On March 4, 2022, the FDA approved nivolumab in combination with platinum-doublet chemotherapy for the neoadjuvant treatment of adult patients with resectable non-small cell lung cancer. This means that there is official official support for nivolumab in combination with chemotherapy in preoperative lung cancer patients.
What is neoadjuvant therapy?
In layman’s terms, treatment before surgery is a concept originally introduced from breast cancer. Including neoadjuvant chemotherapy, neoadjuvant radiotherapy, neoadjuvant immunotherapy, neoadjuvant endocrine therapy, etc. The benefits of neoadjuvant therapy before cancer surgery are reflected in three points:
1. Larger tumors shrink after treatment and are more convenient for surgery. Our professional term is called clinical downstaging. For example, although 5cm lung cancer can be operated, but after neoadjuvant treatment, it shrinks to less than 3cm, then the staging is different, from mid-stage lung cancer to early-stage lung cancer.

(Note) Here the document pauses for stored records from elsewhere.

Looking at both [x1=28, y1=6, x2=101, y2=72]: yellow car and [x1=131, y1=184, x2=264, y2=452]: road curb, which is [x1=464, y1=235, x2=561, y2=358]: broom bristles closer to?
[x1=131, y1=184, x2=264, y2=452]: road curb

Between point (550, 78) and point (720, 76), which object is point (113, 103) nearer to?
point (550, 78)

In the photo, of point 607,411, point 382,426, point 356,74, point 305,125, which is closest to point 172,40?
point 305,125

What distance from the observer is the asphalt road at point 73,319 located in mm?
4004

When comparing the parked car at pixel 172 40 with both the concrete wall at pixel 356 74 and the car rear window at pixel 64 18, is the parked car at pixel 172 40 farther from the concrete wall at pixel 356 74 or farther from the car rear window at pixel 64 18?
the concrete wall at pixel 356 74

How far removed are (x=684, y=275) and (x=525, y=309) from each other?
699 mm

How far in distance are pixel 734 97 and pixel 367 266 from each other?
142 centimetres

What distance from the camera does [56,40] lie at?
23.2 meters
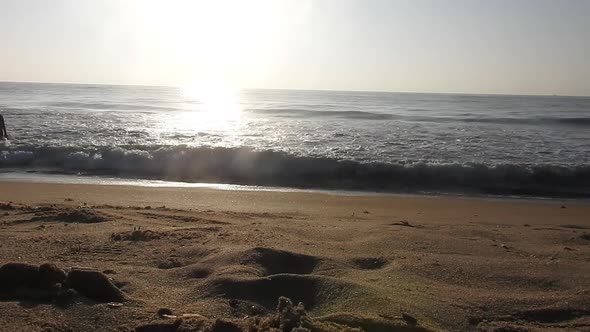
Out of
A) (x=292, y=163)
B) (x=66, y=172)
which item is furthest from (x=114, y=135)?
(x=292, y=163)

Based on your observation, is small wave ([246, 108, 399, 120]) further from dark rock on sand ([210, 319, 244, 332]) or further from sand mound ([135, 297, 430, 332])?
dark rock on sand ([210, 319, 244, 332])

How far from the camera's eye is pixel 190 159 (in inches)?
441

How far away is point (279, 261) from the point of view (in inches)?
134

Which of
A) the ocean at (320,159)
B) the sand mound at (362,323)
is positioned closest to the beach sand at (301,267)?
the sand mound at (362,323)

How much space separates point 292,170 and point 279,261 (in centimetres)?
715

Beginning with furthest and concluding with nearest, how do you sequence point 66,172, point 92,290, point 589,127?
point 589,127 → point 66,172 → point 92,290

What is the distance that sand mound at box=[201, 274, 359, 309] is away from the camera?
2.69 metres

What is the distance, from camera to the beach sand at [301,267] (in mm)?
2418

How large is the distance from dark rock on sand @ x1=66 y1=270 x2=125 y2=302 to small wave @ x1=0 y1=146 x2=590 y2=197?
696 cm

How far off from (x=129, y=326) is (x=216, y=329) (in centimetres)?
38

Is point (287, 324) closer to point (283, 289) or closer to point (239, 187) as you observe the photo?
point (283, 289)

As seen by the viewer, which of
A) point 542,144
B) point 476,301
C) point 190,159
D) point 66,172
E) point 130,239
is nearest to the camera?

2. It can eliminate micrometastases. As we all know, the biggest reason why cancer is easy to recur and metastasize after surgery is that although the primary tumor is partially removed, the cancer cells may have run away before surgery. To other places, only CT can’t find it, we call it micrometastasis. Immunity declines after surgery, and the micrometastasized cancer cells will wait for the opportunity to make a comeback, leading to recurrence and metastasis. Neoadjuvant therapy can eliminate these micrometastases in advance.
3. Another advantage of judging the drug sensitivity of neoadjuvant therapy is to verify whether the drug is sensitive before surgery, because the tumor lesions exist at this time, and the comparison before and after treatment is effective. It’s obvious how sex is. For sensitive drugs, you can continue to use them after surgery.
The approval of nivolumab (O drug) for the neoadjuvant treatment of lung cancer is based on the results of a Phase III clinical study called CheckMate-816. The main inclusion criteria for the trial were: histologically confirmed stage IB (≥4 cm), stage II, or stage IIIA, ECOG performance status score of 0 or 1, and non-small cell lung cancer with measurable disease (RECIST1.1) .
358 patients were randomized to receive nivolumab (360 mg) in combination with platinum-containing doublet chemotherapy on the same day (one cycle every 3 weeks, for a total of 3 cycles) before surgery, or nivolumab (360 mg) alone Platinum doublet chemotherapy (3 cycles every 3 weeks) followed by surgery.
Outcomes were assessed based on two core outcomes—event-free survival (EFS) and pathological complete response (pCR). The results showed that compared with chemotherapy alone, preoperative use of nivolumab in combination with chemotherapy showed a statistically significant improvement in event-free survival (EFS) (31.6 months vs 20.8 months), patients with disease progression, The risk of recurrence or death was reduced by 37%. Twenty-four percent of patients in the nivolumab-chemotherapy group achieved a pathologic complete response, compared with 2.2% in the chemotherapy-alone group.
Nivolumab is the first approved PD-1 inhibitor combined with platinum-based two-drug chemotherapy for the neoadjuvant treatment of early-stage resectable NSCLC without the need for PD-L1 express the situation. At present, in terms of neoadjuvant therapy, domestic use is still required at their own expense, and patients can choose by themselves according to their economic conditions.